Margarida Bentes Penedo, política, está de acordo e recusa-se a ver qualquer relação entre as derrotas das duas candidatas e o facto de serem mulheres. "Não tem nada, absolutamente nada, a ver. Isso é o prolongamento de uma construção mental que foi derrotada na terça-feira, que é a cultura woke. O que une Hillary Clinton e Kamala Harris não é serem mulheres, é serem democratas e progressivamente cada vez mais woke".

O que foi derrotado, por isso, "não foram as mulheres, mas o que elas simbolizam, o pensamento woke, que é uma construção mental de fantasia e de absurdo e de cancelamento e de perseguição e de um poder despótico, sem processo judicial. Foi isso que as pessoas recusaram".

"O que une Hillary Clinton e Kamala Harris não é serem mulheres, é serem democratas e progressivamente cada vez mais woke"Margarida Bentes Penedo

Ao contrário, "o que Trump apresenta aos americanos é a naturalidade das coisas, aquilo que as pessoas reconhecem, as referências que têm como certas". E lembra a entrevista de Joe Rogan, que "apresenta um Trump que não tem nada a ver com aquilo que dizem dele. Trump não é um boneco de plástico, não é um proxy, um repositório e repetidor de uma coleção de ideias correspondentes a um partido". 

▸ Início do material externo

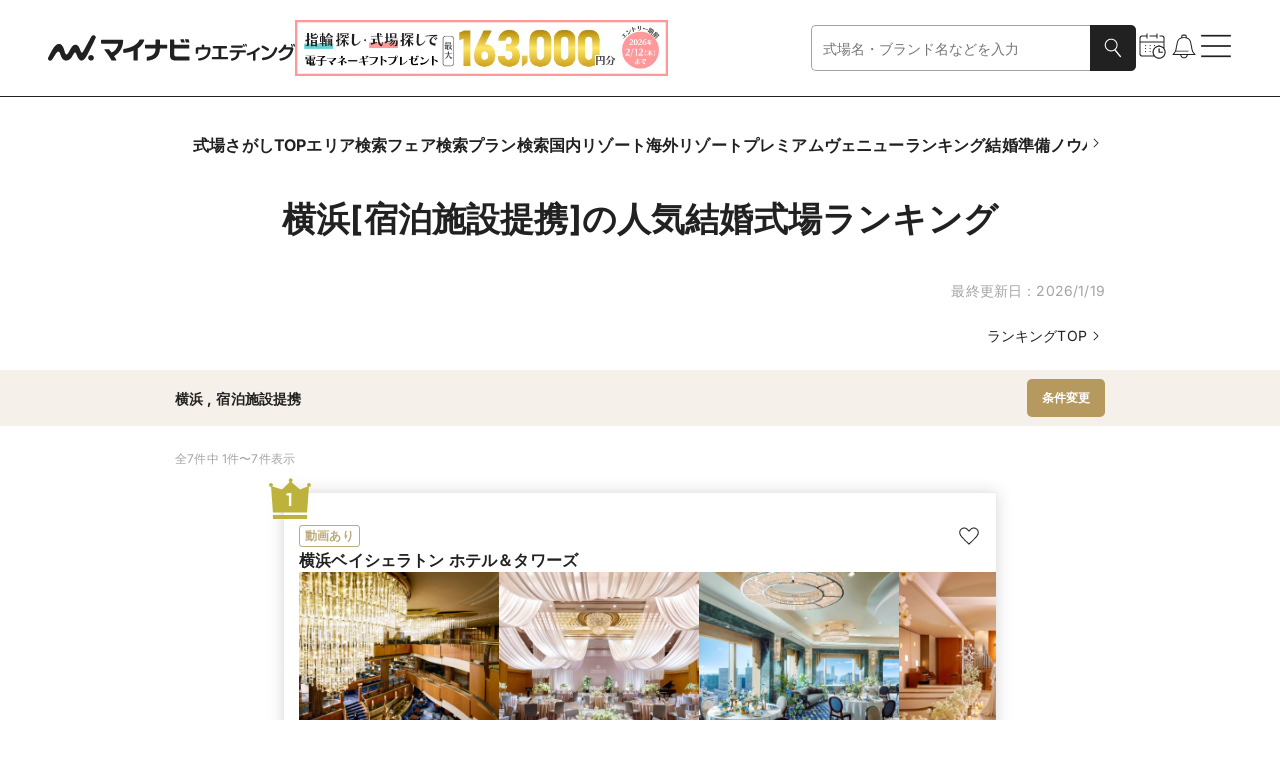

--- FILE ---
content_type: text/javascript; charset=utf-8
request_url: https://wedding.mynavi.jp/_astro/index.Cj-H07fX.js
body_size: 1051
content:
import{j as e}from"./jsx-runtime.D3GSbgeI.js";import{c as P}from"./clsx.B-dksMZM.js";import{r as q}from"./index.DWfrCIBl.js";import{C as E}from"./index.CWlrpW5G.js";import{s as m}from"./index.2c7c32dc.BnZzzjjA.js";import{C as p}from"./index.vGhYB_YR.js";import{G as x}from"./index.BRkv36ZR.js";import{L as I}from"./index.CysEuLKh.js";import{u as N}from"./useObserverGtmLoadEvent.8KDD2RGo.js";import{g as R}from"./gtm.DfdTE6vk.js";import{h as W}from"./text.ChrHgAWR.js";const J=({itemList:t,headingProps:i,sizeType:r="squareSmall",isAlignStartOnSp:f=!1,link:o,hasRightPaddingOnSpLink:g=!1,shouldLoop:l=!1,pcOmitTextType:S=2,spOmitTextType:j=3,isPaginationHidden:c=!1,hasHorizontalPadding:u})=>{const h=q.useRef(null),v=t?.flatMap(({gtmOnLoad:a})=>a!=null?[a]:[]);if(N(h,v),!W(t))return null;const n=t.map(({image:a,title:d,description:C,gtmEventName:G,gtmEventData:b,...s})=>e.jsx(E,{beaconSrc:"beaconSrc"in s?s.beaconSrc:void 0,description:C,href:"href"in s?s.href:void 0,image:a,pcOmitTextType:S,spOmitTextType:j,text:d,type:r,...R({gtmEventName:G,gtmEventData:b})},d));return e.jsxs("div",{className:m.moduleRoot,ref:h,children:[e.jsx(x,{children:e.jsx(p,{carouselProps:f?{elementList:n,itemGap:r==="squareSmall"?15:8,align:"start",shouldLoop:l,isPaginationHidden:c,hasHorizontalPadding:u}:{elementList:n,itemGap:r==="squareSmall"?15:8,align:"center",shouldLoop:l,isPaginationHidden:c,hasHorizontalPadding:u},hasHeadingPadding:!f,headingAlign:"left",headingProps:i})}),e.jsx(x,{isPC:!0,children:e.jsx(p,{carouselProps:{elementList:n,itemsPerSlide:r==="squareSmall"?5:3,shouldShowSlideButton:!0,shouldLoop:l,slideButtonGapSize:"large"},hasHeadingPadding:!1,headingAlign:"left",headingProps:i})}),o!=null&&e.jsx(I,{chevronIconName:"chevronRight",chevronPosition:"right",className:P(m.linkText,g&&m.HasPaddingOnSp),href:o.href,isSpFontSmall:!0,text:o.text})]})};export{J as C};


--- FILE ---
content_type: text/javascript; charset=utf-8
request_url: https://wedding.mynavi.jp/_astro/index.f6784e2f.BCovo3BU.js
body_size: 399
content:
const o="_slideButton_b54rt_67",r={slideButton:o},e="_moduleRoot_1xgof_67",s="_carouselViewport_1xgof_72",t="_carouselContainer_1xgof_76",l="_carouselSlide_1xgof_80",c={moduleRoot:e,carouselViewport:s,carouselContainer:t,carouselSlide:l};export{c as a,r as s};

--- FILE ---
content_type: text/javascript; charset=utf-8
request_url: https://wedding.mynavi.jp/_astro/weddingInfo.D8hzMxTe.js
body_size: 277
content:
import{S as e}from"./wedding.3ebF_jiH.js";const a=a=>Object.values(e).includes(a),n={Normal:1,Agent:2,Chapel:3};export{n as H,a as i};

O professor catedrático António Goucha Soares, com quem falámos a propósito dos pesos e contrapesos na administração que aí vem, acredita que o estatuto da mulher nos Estados Unidos não é inferior ao estatuto da mulher na generalidade dos países ocidentais" e considera que o facto de se tratar de duas mulheres é meramente "circunstancial".

"A senhora Clinton cavalgou a sua campanha um pouco com essa bandeira da igualdade de género, enquanto a senhora Harris caiu de tal forma de pára-quedas nesta campanha que nem sequer se fez valer do facto de ser mulher ou de questões étnicas. Basicamente, era pouco conhecida e tentou afastar-se das questões fraturantes e, portanto, também desses dois assuntos. Mas, ao contrário de Hillary Clinton, não foi uma candidata forte".

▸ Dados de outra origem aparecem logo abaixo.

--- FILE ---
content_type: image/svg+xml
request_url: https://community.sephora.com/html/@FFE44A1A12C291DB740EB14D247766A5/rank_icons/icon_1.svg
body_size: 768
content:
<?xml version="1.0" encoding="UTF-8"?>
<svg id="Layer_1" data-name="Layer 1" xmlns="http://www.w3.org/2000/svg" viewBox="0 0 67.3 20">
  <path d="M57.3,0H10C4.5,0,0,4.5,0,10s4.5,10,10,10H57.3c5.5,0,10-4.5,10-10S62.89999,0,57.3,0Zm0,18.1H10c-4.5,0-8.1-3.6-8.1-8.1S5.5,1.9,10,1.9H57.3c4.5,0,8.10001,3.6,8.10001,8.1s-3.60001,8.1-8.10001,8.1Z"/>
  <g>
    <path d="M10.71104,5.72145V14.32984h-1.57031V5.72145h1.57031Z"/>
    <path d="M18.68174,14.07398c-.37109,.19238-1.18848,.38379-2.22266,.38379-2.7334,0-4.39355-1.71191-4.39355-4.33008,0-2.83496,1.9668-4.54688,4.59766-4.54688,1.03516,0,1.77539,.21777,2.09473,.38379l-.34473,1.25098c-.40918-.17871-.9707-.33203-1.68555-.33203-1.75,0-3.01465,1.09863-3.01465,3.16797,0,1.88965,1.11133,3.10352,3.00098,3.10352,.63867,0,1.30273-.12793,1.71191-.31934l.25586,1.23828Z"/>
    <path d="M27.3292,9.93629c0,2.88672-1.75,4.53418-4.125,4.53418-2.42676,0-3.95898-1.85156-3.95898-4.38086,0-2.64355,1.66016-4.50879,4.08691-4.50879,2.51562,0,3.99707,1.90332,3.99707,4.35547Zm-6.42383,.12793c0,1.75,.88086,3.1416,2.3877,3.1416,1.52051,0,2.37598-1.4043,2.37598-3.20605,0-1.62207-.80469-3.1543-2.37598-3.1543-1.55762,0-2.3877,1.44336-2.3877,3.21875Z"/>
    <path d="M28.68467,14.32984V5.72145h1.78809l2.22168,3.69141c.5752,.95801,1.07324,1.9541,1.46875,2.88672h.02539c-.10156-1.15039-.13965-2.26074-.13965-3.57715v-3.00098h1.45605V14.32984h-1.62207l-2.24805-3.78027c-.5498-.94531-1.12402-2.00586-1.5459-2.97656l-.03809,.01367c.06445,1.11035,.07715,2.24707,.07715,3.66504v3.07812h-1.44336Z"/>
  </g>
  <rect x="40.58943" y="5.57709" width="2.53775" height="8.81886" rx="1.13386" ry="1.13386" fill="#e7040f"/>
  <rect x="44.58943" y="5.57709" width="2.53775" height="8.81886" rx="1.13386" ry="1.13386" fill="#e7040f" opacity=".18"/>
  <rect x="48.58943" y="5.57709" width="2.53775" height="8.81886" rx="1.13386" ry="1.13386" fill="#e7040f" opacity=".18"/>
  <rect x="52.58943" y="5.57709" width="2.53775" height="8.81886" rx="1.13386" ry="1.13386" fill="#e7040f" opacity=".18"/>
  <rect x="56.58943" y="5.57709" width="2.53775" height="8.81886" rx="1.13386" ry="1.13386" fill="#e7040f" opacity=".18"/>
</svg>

A vitória contundente de Trump também expressa essa fragilidade da candidata e os erros todos que o Partidos Democrata cometeu nesta eleição, uma substituição tardia, muito puxada por Hollywood e por toda aquela franja da América que o cidadão comum americano rejeita".

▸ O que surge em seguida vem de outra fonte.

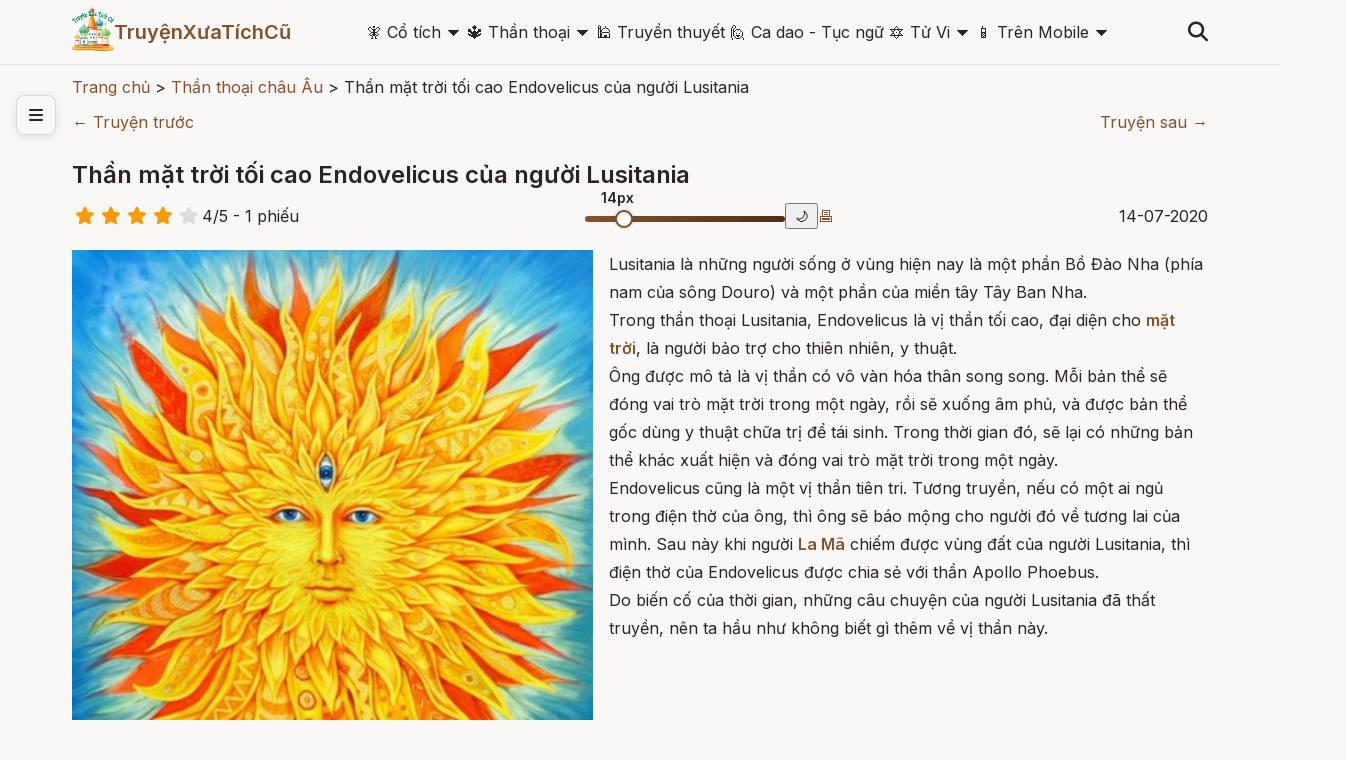

--- FILE ---
content_type: text/html; charset=utf-8
request_url: https://www.google.com/recaptcha/api2/aframe
body_size: 166
content:
<!DOCTYPE HTML><html><head><meta http-equiv="content-type" content="text/html; charset=UTF-8"></head><body><script nonce="DX04TDNmkb3GvRdkf64Ahw">/** Anti-fraud and anti-abuse applications only. See google.com/recaptcha */ try{var clients={'sodar':'https://pagead2.googlesyndication.com/pagead/sodar?'};window.addEventListener("message",function(a){try{if(a.source===window.parent){var b=JSON.parse(a.data);var c=clients[b['id']];if(c){var d=document.createElement('img');d.src=c+b['params']+'&rc='+(localStorage.getItem("rc::a")?sessionStorage.getItem("rc::b"):"");window.document.body.appendChild(d);sessionStorage.setItem("rc::e",parseInt(sessionStorage.getItem("rc::e")||0)+1);localStorage.setItem("rc::h",'1769640303723');}}}catch(b){}});window.parent.postMessage("_grecaptcha_ready", "*");}catch(b){}</script></body></html>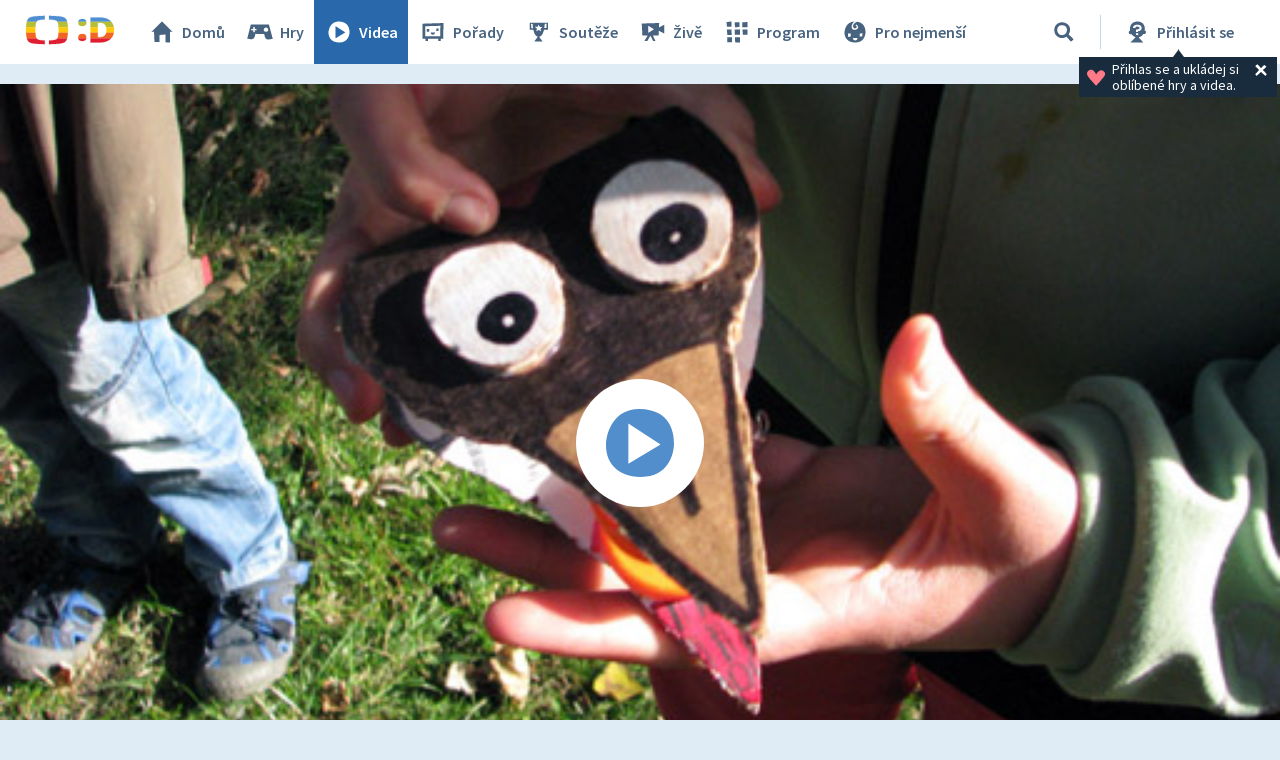

--- FILE ---
content_type: text/plain; charset=utf-8
request_url: https://events.getsitectrl.com/api/v1/events
body_size: 559
content:
{"id":"66b56727bc900627","user_id":"66b56727bce5c2c1","time":1764520402674,"token":"1764520402.3e1ee0550adb13cddae1daf39997189b.d222b45ea011bd7cc9f8178c774811a9","geo":{"ip":"18.224.173.201","geopath":"147015:147763:220321:","geoname_id":4509177,"longitude":-83.0061,"latitude":39.9625,"postal_code":"43215","city":"Columbus","region":"Ohio","state_code":"OH","country":"United States","country_code":"US","timezone":"America/New_York"},"ua":{"platform":"Desktop","os":"Mac OS","os_family":"Mac OS X","os_version":"10.15.7","browser":"Other","browser_family":"ClaudeBot","browser_version":"1.0","device":"Spider","device_brand":"Spider","device_model":"Desktop"},"utm":{}}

"O estatuto da mulher nos Estados Unidos não é inferior ao estatuto da mulher na generalidade dos países ocidentais"António Goucha Soares

Clara Raposo, vice-governadora do Banco de Portugal, tem tendência a concordar com esta posição: "Há um elemento de conservadorismo, e até machismo, enraizado na sociedade. Até, talvez, um retrocesso, o que é preocupante". A economista acredita que "tirar conclusões gerais é precipitado com uma amostra tão pequena", mas reconhece que só o facto da questão ser tema "é um problema".

"Há um elemento de conservadorismo, e até machismo, enraizado na sociedade. Até, talvez, um retrocesso, o que é preocupante"Clara Raposo

De facto, afirma, "para trabalho de natureza intelectual, não há qualquer justificação para que o género seja relevante, quanto mais fator de discriminação". Se é assim, deixamos outra pergunta no ar: por que motivo os 15 governadores que o Banco de Portugal teve até foram sempre homens e nunca houve uma mulher à frente da instituição?